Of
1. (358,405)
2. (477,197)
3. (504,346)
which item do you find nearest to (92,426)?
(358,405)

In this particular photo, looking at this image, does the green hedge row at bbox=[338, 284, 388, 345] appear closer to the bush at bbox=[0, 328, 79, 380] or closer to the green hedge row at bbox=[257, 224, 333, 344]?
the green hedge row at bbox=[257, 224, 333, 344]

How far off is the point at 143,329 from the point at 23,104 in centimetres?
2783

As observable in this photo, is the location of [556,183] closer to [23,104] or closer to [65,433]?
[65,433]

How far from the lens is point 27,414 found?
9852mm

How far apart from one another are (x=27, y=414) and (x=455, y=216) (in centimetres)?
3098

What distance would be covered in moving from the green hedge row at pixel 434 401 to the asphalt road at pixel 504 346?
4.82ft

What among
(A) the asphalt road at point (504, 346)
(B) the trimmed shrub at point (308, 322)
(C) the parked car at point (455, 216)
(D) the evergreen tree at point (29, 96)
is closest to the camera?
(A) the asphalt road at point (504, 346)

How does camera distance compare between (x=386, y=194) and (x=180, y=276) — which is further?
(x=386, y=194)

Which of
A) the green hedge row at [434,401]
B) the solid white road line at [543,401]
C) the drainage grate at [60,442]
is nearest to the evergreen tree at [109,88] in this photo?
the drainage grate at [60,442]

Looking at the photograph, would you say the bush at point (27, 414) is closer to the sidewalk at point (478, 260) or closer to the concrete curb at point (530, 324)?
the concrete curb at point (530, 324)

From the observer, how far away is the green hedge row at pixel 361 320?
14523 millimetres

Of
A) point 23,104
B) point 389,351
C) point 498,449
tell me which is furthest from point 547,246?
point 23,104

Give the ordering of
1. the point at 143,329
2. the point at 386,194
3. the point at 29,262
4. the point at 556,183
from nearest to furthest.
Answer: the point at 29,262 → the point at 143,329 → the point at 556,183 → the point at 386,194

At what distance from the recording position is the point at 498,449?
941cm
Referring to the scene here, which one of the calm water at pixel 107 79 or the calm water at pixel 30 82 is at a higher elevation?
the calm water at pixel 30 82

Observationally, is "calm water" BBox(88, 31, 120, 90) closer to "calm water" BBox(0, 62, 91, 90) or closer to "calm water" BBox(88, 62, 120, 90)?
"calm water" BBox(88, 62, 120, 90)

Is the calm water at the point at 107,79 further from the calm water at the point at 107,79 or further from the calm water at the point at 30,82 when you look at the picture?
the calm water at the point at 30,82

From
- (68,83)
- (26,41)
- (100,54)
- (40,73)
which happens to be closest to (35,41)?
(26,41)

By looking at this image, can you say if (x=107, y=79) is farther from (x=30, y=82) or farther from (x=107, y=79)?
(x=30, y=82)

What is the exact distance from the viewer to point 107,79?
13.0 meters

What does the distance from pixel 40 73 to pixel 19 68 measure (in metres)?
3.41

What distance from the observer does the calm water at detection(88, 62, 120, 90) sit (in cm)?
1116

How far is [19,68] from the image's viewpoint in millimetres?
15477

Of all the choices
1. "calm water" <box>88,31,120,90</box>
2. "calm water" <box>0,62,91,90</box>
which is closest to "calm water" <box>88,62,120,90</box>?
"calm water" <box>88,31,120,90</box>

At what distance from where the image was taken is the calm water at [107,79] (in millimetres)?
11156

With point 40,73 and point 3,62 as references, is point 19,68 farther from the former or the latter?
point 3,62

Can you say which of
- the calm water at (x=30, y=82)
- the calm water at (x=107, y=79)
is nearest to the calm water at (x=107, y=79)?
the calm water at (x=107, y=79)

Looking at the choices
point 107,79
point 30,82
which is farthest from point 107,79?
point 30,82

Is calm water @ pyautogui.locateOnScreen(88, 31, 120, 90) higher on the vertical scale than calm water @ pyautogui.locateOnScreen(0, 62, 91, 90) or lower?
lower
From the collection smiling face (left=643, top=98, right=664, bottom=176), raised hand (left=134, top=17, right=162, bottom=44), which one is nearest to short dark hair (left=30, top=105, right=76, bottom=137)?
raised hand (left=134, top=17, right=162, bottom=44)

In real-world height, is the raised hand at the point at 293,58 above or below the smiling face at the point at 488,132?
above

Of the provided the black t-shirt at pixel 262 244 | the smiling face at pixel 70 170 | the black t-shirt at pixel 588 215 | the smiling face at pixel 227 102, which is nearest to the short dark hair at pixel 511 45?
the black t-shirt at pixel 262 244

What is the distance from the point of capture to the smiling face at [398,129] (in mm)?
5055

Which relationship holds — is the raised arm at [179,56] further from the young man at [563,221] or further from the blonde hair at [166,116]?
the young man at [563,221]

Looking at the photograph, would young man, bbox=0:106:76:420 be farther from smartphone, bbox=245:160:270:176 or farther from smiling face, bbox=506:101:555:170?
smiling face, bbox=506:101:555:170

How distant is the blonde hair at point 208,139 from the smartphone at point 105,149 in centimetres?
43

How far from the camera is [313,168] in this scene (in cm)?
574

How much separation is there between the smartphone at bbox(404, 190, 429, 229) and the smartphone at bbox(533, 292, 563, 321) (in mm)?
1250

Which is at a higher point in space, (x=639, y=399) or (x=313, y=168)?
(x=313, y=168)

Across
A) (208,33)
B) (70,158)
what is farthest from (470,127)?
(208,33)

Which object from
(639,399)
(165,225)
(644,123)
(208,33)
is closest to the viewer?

********

What you will do >> Extract each line of the data above that contains the string "left", treating uppercase and lowercase as different.

Exercise response >>
From the collection smiling face (left=643, top=98, right=664, bottom=176), raised hand (left=134, top=17, right=162, bottom=44), which one is nearest to short dark hair (left=30, top=105, right=76, bottom=137)?
raised hand (left=134, top=17, right=162, bottom=44)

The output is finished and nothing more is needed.